EDL751 – Creswell (2009) Chapter 7:Research Questions and Hypothesis

apa: Creswell, J. (2009). Research design: Qualitative, quantitative, and mixed methods approaches (3rd ed.). Los Angeles: Sage.


Creswell says that researchers place signposts in their work that help others to recognize the purpose of the study and the research questions or hypothesis being investigated.  In qualitative research researchers state a central question and then generally follow with a set of associated subquestions. Central questions need to be broad and asked around a central phenomenon or concept of study. Creswell say a researcher should ask themselves, “what is the broadest question that I can ask n a study”.  Qualitative researchers then seek to explore the complex set of factors surrounding  this central phenomenon. Is is recommended that the researcher ask 5-7 subquestion in addition to the central question.  The central question to they study needs to be linked to the specific qualitative method if inquiry. Creswell (pp.140) gives three examples of how the central question should connect the the method of inquiry. In the ethnographic example he explains how the question has been linked to a large body of literature and is used as a working guideline rather than an absolute truth. In the phenomenology the question is linked to the central idea of the research but is not based upon an prior literature. In the grounded theory example all questions are directed toward theory development or pattern recognition.

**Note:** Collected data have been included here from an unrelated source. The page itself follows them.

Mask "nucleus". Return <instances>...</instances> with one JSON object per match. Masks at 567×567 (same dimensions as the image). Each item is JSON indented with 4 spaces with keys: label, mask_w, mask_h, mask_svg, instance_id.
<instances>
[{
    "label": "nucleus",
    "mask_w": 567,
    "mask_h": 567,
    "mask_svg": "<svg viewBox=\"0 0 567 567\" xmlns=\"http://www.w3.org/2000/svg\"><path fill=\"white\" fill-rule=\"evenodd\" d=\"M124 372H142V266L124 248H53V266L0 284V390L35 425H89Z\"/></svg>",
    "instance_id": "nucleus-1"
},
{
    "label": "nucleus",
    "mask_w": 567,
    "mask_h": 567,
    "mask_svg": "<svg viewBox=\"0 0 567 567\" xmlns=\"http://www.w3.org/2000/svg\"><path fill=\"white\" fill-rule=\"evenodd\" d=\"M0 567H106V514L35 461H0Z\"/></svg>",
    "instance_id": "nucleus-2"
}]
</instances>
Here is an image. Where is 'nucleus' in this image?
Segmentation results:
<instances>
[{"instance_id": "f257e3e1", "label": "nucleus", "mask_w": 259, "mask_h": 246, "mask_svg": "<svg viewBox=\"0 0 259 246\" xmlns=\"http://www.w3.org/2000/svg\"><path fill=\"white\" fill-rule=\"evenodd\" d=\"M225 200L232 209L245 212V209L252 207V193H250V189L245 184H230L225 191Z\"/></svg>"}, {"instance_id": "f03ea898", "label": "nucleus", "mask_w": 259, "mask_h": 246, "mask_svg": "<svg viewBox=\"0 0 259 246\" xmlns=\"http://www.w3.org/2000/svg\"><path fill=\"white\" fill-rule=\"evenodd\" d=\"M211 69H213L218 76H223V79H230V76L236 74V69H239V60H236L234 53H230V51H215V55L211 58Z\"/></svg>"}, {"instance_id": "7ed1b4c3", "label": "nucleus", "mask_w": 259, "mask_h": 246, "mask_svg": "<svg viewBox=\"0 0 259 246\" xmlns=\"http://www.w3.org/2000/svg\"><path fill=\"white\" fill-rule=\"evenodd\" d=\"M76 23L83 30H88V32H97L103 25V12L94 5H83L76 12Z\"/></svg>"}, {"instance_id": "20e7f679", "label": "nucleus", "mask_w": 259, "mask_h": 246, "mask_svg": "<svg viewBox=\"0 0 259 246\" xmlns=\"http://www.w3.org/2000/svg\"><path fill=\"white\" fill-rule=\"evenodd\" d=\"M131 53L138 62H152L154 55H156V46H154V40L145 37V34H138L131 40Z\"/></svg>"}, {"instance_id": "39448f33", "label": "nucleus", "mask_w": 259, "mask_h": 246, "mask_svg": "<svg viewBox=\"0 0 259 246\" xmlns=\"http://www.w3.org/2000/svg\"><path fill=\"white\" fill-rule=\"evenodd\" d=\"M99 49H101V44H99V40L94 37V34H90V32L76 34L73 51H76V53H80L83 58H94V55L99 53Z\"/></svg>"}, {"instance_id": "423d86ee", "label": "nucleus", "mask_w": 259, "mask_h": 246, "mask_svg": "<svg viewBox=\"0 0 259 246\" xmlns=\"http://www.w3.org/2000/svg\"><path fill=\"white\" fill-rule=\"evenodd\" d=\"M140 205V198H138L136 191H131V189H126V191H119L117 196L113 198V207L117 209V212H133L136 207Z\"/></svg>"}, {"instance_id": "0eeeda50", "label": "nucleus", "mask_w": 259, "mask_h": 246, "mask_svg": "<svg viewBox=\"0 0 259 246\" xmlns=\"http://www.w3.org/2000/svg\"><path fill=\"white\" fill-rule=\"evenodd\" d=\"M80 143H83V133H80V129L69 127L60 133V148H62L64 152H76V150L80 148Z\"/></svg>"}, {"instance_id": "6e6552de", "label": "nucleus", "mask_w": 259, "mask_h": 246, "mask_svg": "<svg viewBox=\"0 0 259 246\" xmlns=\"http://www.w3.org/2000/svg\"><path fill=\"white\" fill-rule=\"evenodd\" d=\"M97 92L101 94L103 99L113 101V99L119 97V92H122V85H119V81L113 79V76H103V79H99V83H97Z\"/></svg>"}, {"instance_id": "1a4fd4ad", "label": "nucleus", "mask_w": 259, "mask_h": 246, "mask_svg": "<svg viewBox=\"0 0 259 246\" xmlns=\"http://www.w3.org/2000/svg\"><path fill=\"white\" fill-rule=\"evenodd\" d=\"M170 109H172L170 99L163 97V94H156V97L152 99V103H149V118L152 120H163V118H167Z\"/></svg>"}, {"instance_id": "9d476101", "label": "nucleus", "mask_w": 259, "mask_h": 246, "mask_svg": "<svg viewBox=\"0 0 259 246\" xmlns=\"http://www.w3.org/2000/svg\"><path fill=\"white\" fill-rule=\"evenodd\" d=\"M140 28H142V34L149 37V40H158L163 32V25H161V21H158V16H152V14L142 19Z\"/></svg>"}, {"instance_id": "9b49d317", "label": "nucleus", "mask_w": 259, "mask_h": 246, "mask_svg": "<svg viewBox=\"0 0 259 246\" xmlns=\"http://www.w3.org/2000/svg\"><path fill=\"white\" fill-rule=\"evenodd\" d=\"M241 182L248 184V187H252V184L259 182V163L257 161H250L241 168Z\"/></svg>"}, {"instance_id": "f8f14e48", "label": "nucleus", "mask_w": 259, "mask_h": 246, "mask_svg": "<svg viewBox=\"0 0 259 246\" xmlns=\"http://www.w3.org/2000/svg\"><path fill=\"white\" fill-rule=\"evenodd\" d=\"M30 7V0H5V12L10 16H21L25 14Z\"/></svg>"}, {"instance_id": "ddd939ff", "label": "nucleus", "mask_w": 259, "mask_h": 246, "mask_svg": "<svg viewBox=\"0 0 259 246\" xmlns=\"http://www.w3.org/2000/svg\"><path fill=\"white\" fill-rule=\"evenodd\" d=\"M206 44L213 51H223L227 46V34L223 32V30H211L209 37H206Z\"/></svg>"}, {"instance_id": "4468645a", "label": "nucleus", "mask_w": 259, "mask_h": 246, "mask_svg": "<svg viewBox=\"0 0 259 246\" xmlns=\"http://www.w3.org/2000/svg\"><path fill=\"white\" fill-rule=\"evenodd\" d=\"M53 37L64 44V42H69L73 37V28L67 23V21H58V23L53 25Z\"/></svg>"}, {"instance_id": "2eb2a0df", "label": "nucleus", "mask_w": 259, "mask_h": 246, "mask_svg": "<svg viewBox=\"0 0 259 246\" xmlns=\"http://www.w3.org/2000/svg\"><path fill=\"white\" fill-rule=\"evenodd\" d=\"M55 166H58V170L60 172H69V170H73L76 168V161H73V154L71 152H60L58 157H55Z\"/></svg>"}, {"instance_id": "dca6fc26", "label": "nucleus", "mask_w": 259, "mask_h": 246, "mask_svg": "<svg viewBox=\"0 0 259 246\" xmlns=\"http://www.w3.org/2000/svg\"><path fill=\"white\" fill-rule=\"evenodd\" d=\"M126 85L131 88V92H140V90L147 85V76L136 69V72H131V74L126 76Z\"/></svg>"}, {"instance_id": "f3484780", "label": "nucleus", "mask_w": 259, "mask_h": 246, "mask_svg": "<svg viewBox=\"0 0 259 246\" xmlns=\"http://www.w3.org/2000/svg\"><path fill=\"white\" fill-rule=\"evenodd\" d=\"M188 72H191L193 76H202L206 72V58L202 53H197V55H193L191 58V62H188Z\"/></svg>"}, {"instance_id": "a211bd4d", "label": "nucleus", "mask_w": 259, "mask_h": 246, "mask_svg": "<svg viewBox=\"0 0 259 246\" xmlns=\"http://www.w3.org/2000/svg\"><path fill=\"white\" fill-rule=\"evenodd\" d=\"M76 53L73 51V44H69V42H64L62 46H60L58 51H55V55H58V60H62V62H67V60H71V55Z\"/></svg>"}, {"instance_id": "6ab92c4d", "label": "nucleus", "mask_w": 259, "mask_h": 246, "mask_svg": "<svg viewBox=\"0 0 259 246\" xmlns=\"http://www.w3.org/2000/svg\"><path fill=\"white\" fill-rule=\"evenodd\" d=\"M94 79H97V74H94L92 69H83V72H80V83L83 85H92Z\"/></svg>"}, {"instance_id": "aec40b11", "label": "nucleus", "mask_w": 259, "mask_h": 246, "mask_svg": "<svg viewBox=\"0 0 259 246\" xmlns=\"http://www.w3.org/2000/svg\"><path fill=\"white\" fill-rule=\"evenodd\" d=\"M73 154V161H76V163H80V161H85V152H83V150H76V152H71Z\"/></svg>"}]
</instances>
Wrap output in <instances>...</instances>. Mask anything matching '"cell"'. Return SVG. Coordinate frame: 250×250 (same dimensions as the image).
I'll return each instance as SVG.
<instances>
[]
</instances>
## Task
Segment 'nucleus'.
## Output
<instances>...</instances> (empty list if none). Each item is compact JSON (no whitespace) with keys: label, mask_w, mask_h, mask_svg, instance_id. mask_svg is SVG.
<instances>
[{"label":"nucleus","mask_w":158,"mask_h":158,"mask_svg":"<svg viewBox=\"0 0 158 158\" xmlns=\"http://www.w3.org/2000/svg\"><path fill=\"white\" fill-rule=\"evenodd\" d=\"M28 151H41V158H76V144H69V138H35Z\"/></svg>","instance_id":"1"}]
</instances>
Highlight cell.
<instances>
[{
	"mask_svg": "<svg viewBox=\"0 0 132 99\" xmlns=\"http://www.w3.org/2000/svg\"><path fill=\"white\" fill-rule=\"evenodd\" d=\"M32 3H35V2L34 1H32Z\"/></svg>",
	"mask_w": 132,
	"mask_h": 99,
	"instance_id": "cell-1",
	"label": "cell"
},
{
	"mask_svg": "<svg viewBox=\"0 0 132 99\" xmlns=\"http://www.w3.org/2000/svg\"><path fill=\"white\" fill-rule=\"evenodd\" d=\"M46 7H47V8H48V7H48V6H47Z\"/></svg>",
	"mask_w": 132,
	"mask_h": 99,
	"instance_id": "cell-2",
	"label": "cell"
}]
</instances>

Creswell then discusses that tentative language that should be used when writing qualitative questions. The questions should begin with ‘how’ or ‘what’ which convey an open ended design and emerging design. The use of ‘Why ‘ should be avoided as it suggests that researcher has an agenda,  or is basing research on cause and effect thinking.  When further developing the question exploratory verbs need to be used, verbs like ‘affect’, ‘influence’, ‘impact’ ‘ determine’ and ‘relate’ (pp.141).

Several question samples and opportunities to write practise question are then given within the text. Two take aways from this section were that the use of verbs lead to suggestions, not definite conclusions, and questions will evolve, change and develop over time as the research develops.

The remainder of the chapter spend time detailing both Quantitative and Maxed Methods question design. Specific detail on how to create a hypothesis or quantitative research question is given, the essence of the qualitative question is that is it based in literature or in the research of others, and that it allow for the comparing of variables. On Page 143/144 3 basic approaches are described on how to address variables. Researchers can either compare variables, relate variables or describe the relationship between variables.

The final section of the chapter discusses Mixed methods question and hypothesis development. Although the order in which they may appear within research will differ, all mixed methods research should contain a qualitative question based around the central concept of the study, a quantitative question or directional hypothesis, then a final mixed methods questions which connects the two aspects of the study together.    Times in spent giving examples of this mixed methods question, along with practise examples.

Like most chapters in this book, it is very practical and will make greater sense once applied. I expect I shall have to revisit this chapter many times during the coming 4 years.